How to get disqualified as an MVP
Jamie Cansdale is not an MVP anymore - his title wasn't renewed this year. "So what" you may think. "Who on earth is Jamie whatever?".
Jamie is the guy that created TestDriven.NET (formerly known as "NUnit Addin") - one of the most successful free addins in the VS line, that, to my knowledge, has just roughly same amount of people using it daily as those that use NUnit - which is a lot.
So why am I writing about this? Because I think someone made a mistake. Here is the notice Jamie got when his MVP was not renewed:
"Unfortunately your community participation rate over the past year (in any of the communities including VSIP and ASP.Net) is well below the required level. Even if we were to look beyond the MVP code of conduct concerns I don't believe we could justify reinstating you based on participation."

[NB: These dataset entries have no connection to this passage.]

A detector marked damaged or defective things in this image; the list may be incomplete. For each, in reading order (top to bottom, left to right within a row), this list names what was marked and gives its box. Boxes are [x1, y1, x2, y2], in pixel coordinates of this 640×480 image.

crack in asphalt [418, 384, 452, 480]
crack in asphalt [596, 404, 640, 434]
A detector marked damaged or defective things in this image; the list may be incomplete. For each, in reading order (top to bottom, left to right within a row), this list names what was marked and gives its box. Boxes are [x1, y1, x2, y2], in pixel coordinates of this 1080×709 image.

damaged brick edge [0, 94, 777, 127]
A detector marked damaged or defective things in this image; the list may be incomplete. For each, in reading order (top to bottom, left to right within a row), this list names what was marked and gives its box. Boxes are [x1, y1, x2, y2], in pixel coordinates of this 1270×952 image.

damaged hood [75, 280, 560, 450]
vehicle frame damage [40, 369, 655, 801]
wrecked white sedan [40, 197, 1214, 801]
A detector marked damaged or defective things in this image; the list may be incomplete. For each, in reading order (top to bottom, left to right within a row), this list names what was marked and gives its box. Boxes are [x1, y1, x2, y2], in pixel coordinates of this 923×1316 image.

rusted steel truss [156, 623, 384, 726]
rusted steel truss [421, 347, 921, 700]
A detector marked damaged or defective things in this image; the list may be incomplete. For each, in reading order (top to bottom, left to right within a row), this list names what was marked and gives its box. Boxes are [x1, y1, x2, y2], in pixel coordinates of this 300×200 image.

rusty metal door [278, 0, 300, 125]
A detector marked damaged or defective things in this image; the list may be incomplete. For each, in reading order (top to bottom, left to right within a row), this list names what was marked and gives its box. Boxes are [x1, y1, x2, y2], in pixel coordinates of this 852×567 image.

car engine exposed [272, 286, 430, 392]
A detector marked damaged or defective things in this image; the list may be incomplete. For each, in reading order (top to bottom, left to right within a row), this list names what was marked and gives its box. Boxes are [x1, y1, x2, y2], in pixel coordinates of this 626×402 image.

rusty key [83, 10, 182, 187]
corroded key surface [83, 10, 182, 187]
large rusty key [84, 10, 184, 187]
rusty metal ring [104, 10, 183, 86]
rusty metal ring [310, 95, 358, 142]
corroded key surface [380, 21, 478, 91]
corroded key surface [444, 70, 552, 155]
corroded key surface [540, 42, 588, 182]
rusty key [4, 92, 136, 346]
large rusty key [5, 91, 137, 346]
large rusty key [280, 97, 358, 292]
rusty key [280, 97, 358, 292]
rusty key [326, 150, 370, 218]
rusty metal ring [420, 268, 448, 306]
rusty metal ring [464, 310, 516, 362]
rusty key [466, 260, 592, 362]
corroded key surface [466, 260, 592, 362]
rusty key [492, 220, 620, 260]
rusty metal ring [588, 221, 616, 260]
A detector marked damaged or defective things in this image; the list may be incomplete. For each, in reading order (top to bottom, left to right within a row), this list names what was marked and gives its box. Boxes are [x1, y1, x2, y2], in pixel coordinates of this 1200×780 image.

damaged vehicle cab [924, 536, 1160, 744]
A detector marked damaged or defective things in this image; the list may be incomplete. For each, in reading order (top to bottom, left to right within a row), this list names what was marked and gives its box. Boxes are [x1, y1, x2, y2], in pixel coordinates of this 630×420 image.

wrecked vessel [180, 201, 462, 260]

There are two parts to this:
- Jamie is a community leader, like it or not. His tool drives a big community which his tool enables to exist - those people that want an easy way to run unit tests inside Visual Studio .NET. He is part of that community and writes in his blog about these things.
- The "MVP code of conduct" is a mysterious beast. My best guess as to what that sentence means would be to the fact that in previous versions, Jamie enabled TestDriven.NET to run in all versions of VS.NET, including the Express ones (which are free). To be clear, the Express version of VS does not support building plugins for it, so Jamie hacked his way into glory and created something that would actually run in the Express, giving Developers everywhere a chance to run unit tests even if they couldn't afford Visual Studio Professional. Since then he was forced by MS legal to take that ability down, unfortunately.
So, I think the main reason Jamie isn't an MVP anymore is because he "hacked" the express SKU's, and not being active in the community is just a pretty way of not saying that.
Legal issues aside, Jamie "fixed" a mistake Microsoft has made - not putting unit tests inside all versions of VS.NET - and for that he deserves much recognition - an MVP award for community is exactly what it's about - having that passion that also helps other people do what they need with the tools they have.
Microsoft could have been more clear and come out and say it out loud: "you're not an MVP because you misused our product and we don't like that".
Unit Tests in VS.NET are a big issue. How big? There was a petition about this a while ago, which Microsoft failed to pay attention to, It's right here. It's written by Peter Provost, who's now a Microsoft Employee in the patterns and practices group (written before he joined MS I believe). I think Peter believes in what he wrote today just as much as he did then - maybe he can help push this forward?